On 5/19/2014 10:53 AM, Matt Riedemann wrote:
I was looking through this timeout bug [1] this morning and am able to
correlate that around the time of the image snapshot timeout, ceilometer
was really hammering CPU on the host.  There are already threads on
ceilometer performance and how that needs to be improved for Tempest
runs so I don't want to get into that here.

What I'm thinking about is if there is a way to be smarter about how we
do timeouts in the tests, rather than just rely on globally configured
hard-coded timeouts which are bound to fail intermittently in dynamic
environments like this.

I'm thinking something along the lines of keeping track of CPU stats on
intervals in our waiter loops, then when we reach our configured
timeout, calculate the average CPU load/idle and if it falls below some
threshold, we cut the timeout in half and redo the timeout loop - and we
continue that until our timeout reaches some level that no longer makes
sense, like once it drops less than a minute for example.

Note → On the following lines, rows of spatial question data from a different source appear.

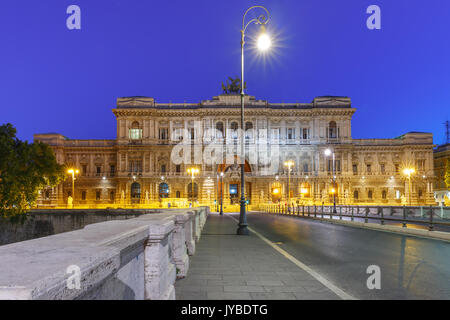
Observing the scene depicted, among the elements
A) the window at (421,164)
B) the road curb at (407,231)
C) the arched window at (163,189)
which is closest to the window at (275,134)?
the arched window at (163,189)

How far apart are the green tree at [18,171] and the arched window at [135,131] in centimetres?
2511

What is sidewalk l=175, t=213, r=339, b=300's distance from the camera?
5762 millimetres

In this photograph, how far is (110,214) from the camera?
30.2 m

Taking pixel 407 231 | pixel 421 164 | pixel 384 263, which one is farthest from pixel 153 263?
pixel 421 164

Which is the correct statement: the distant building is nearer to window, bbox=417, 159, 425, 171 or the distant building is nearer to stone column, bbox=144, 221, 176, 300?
window, bbox=417, 159, 425, 171

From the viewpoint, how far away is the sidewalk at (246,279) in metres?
5.76

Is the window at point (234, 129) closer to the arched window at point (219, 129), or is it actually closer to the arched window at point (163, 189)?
the arched window at point (219, 129)

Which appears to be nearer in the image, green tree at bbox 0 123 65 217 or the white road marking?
the white road marking

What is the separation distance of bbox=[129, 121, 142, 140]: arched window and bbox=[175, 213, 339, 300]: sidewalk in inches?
2181

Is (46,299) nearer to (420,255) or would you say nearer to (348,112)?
(420,255)

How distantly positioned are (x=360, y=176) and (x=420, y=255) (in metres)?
57.7

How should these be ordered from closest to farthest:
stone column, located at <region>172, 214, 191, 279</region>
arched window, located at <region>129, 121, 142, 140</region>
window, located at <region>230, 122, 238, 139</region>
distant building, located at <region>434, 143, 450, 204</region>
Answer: stone column, located at <region>172, 214, 191, 279</region> < window, located at <region>230, 122, 238, 139</region> < arched window, located at <region>129, 121, 142, 140</region> < distant building, located at <region>434, 143, 450, 204</region>

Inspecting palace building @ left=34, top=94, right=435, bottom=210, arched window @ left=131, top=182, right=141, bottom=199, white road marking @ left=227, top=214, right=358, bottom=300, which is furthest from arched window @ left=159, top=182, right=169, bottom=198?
white road marking @ left=227, top=214, right=358, bottom=300
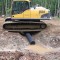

Are there other ideas here?  My main concern is the number of random
timeout failures we see in the tests and then people are trying to
fingerprint them with elastic-recheck but the queries are so generic
they are not really useful.  We now put the test class and test case in
the compute test timeout messages, but it's also not very useful to
fingerprint every individual permutation of test class/case that we can
hit a timeout in.

[1] https://bugs.launchpad.net/nova/+bug/1320617


This change to devstack should help [1].

It would be good if we actually used the default timeouts we have configured in Tempest rather than hard-coding them in devstack based on the latest state of the gate at the time.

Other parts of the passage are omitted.